Selected text Block Start

# How long should your Western stirrups be?



## equiniphile (Aug 16, 2009)

How long should my Western stirrups be? I've always worked with them at what "feels right" but what is the exact way to find out? I have a 14hh paso fino...Wintec Western All-Rounder saddle...I'm 5'5" and have really long legs so the usual "length of wrist to elbow" rule doesn't work for me.
thx--
Sage


----------



## Liberty Valance (Jul 13, 2009)

The way I always did it was that when I sat in the saddle, the stirrup should knock at my heels. I find that if I use the traditional "knock at the ankles" method, my knees are bent too much and they hurt. I've looked at pictures of myself with my stirrups adjusted at the ankle and my legs look like I should be in an english saddle. (The ankle is what I use for english.)

Should look something like this...heel not as deep as english and knee not bent too much...nice and relaxed.


----------



## iridehorses (Oct 22, 2007)

My rule of thumb is to have about 1" or 1 1/2" between the saddle and my crotch when I stand in the stirrups (feet in the riding position). I find that that gives me just the right amount of flex to my legs for any gate or even a small jump on the trail. The picture that Liberty posted looks just about perfect.


----------



## equiniphile (Aug 16, 2009)

thanks!


----------



## ridesapaintedpony (Apr 14, 2009)

I read somewhere to start off measuring them on the ground. Put your hand up on the fender and then under the seat jockey. The stirrup should be as long as your arm. Then you can adjust from there once you see how it feels when you're in the saddle.


----------



## 7Ponies (May 21, 2009)

I've always adjusted so that the stirrups knock my heel (like a previous poster said). In English I measure so the stirrup knocks my ankle bone.


----------



## SorrelHorse (Apr 9, 2009)

Selected text Block End
Data provided Block Start

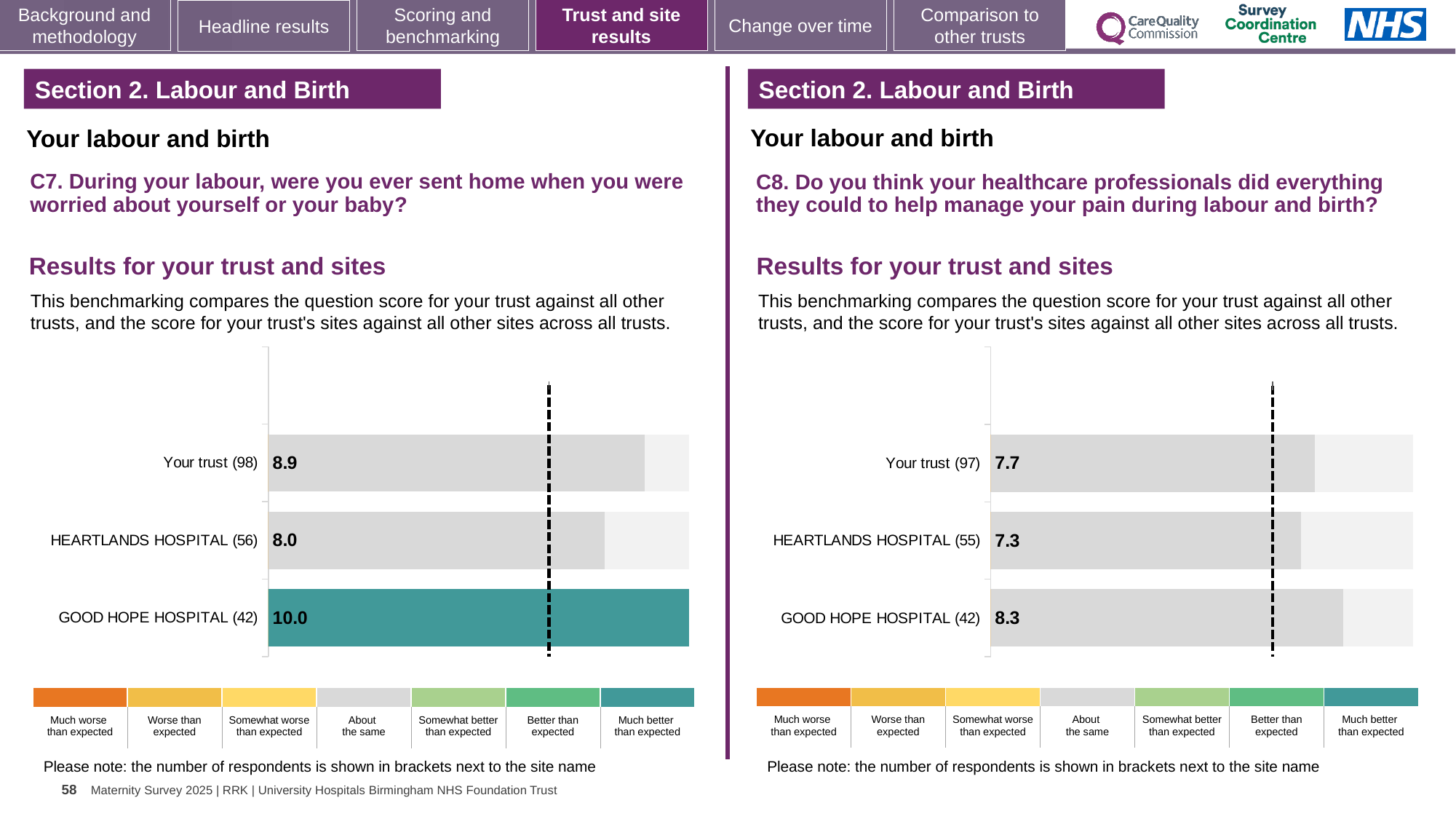
In the C8 chart on the right, what is the score for Your trust? 7.7 In the C8 chart on the right, which site or trust has the lowest score? HEARTLANDS HOSPITAL In the C7 chart on the left, how many respondents are shown in brackets for GOOD HOPE HOSPITAL? 42 In the C7 chart on the left, what is the score for Your trust? 8.9 How many bars are plotted in the C7 chart on the left? 3 In the C8 chart on the right, what is the score for HEARTLANDS HOSPITAL? 7.3 In the C7 chart on the left, what is the difference between the scores for GOOD HOPE HOSPITAL and HEARTLANDS HOSPITAL? 2.0 What type of chart is used for the C8 results on the right? Bar chart In the C7 chart on the left, which site or trust has the highest score? GOOD HOPE HOSPITAL In the C8 chart on the right, which has the larger score, Your trust or GOOD HOPE HOSPITAL? GOOD HOPE HOSPITAL In the C7 chart on the left, what is the score for GOOD HOPE HOSPITAL? 10.0 In the C8 chart on the right, what is the difference between the scores for GOOD HOPE HOSPITAL and Your trust? 0.6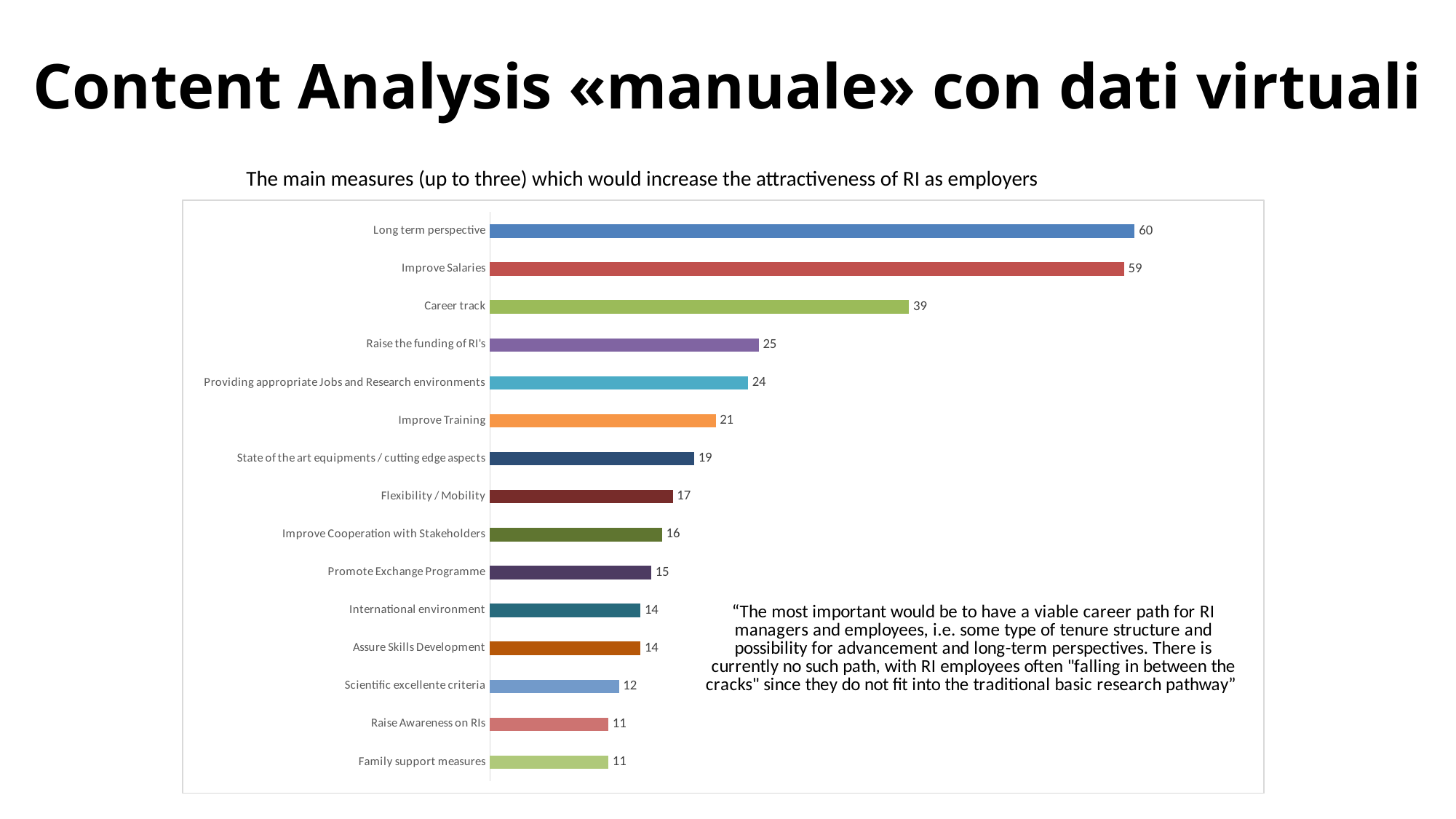
How many categories are shown in the chart? 15 What is the value for Scientific excellente criteria? 12 What is the title of the chart? The main measures (up to three) which would increase the attractiveness of RI as employers Which is larger, Flexibility / Mobility or Improve Cooperation with Stakeholders? Flexibility / Mobility What is the value for Career track? 39 Which category has the highest value? Long term perspective What is the value for Improve Training? 21 Which is larger, Improve Salaries or Career track? Improve Salaries What is the value for Long term perspective? 60 What is the difference between Long term perspective and Improve Salaries? 1 What kind of chart is shown on the slide? Bar chart What is the difference between Career track and Raise the funding of RI's? 14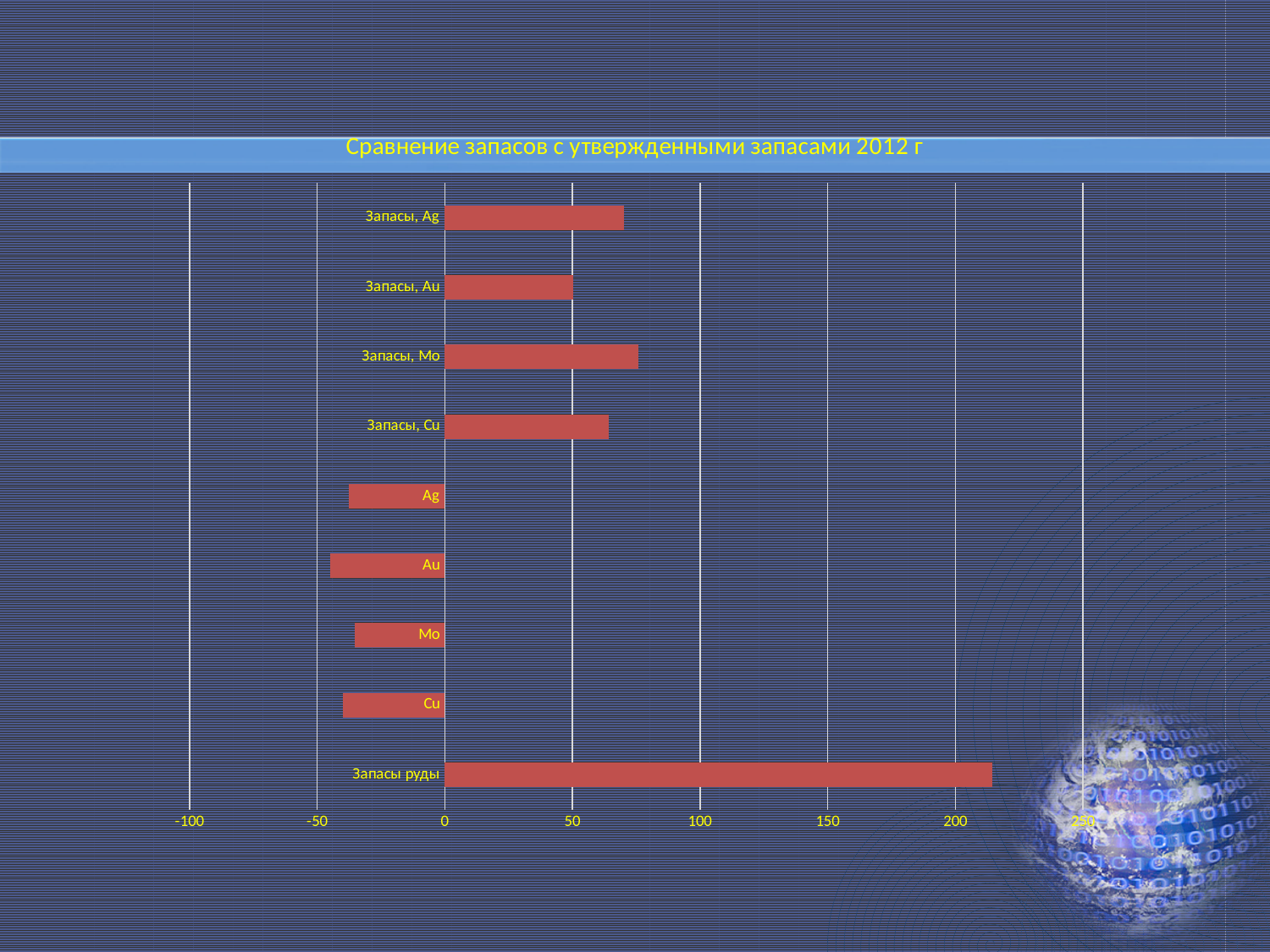
Is the value for Ag greater or less than 0? less Which is larger, the value for Запасы, Mo or the value for Запасы, Au? Запасы, Mo What kind of chart is shown on the slide? bar chart What is the title of the chart? Сравнение запасов с утвержденными запасами 2012 г Which category has the highest value? Запасы руды Is the value for Запасы, Mo greater or less than 100? less Is the value for Запасы, Ag greater or less than 50? greater How many categories are plotted in the chart? 9 Which is larger, the value for Запасы, Cu or the value for Cu? Запасы, Cu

Data provided Block End

> [Required action 1]:
Write out the stretch of the stirrup-length thread from "I've always adjusted" through "(Apr 9, 2009)", unchanged.
> [Required action 2]:
Resume the stirrup-length thread from the point where it stops.
The listing has nothing to do with the stirrup-length thread.

> [Exercise result 1]:
I've always adjusted so that the stirrups knock my heel (like a previous poster said). In English I measure so the stirrup knocks my ankle bone.


----------



## SorrelHorse (Apr 9, 2009)

> [Exercise result 2]:
When I was learning to adjust stirrups I was taught that you should be able to have about the space of your hand underneath you when you stand in the stirrups.

Now, this was a very long ago and I don't know if there are better methods but it has always worked for me on all the saddles I have had over the years.


----------



## equiniphile (Aug 16, 2009)

does this look about right then?







http://i497.photobucket.com/albums/rr340/equiniphile/riding.jpg


----------



## iridehorses (Oct 22, 2007)

SorrelHorse said:


> When I was learning to adjust stirrups I was taught that you should be able to have about the space of your hand underneath you when you stand in the stirrups.
> quote]
> A hand is ~3 to 4". That is a LOT of bend to your knees and, for me, pretty painful after 2 or 3 hours in on the trail.


----------



## equiniphile (Aug 16, 2009)

iridehorses said:


> SorrelHorse said:
> 
> 
> > When I was learning to adjust stirrups I was taught that you should be able to have about the space of your hand underneath you when you stand in the stirrups.
> ...


----------



## iridehorses (Oct 22, 2007)

equiniphile said:


> I think they meant the distance from your palm to the back of your hand....so about an inch


LOL! Then it will work!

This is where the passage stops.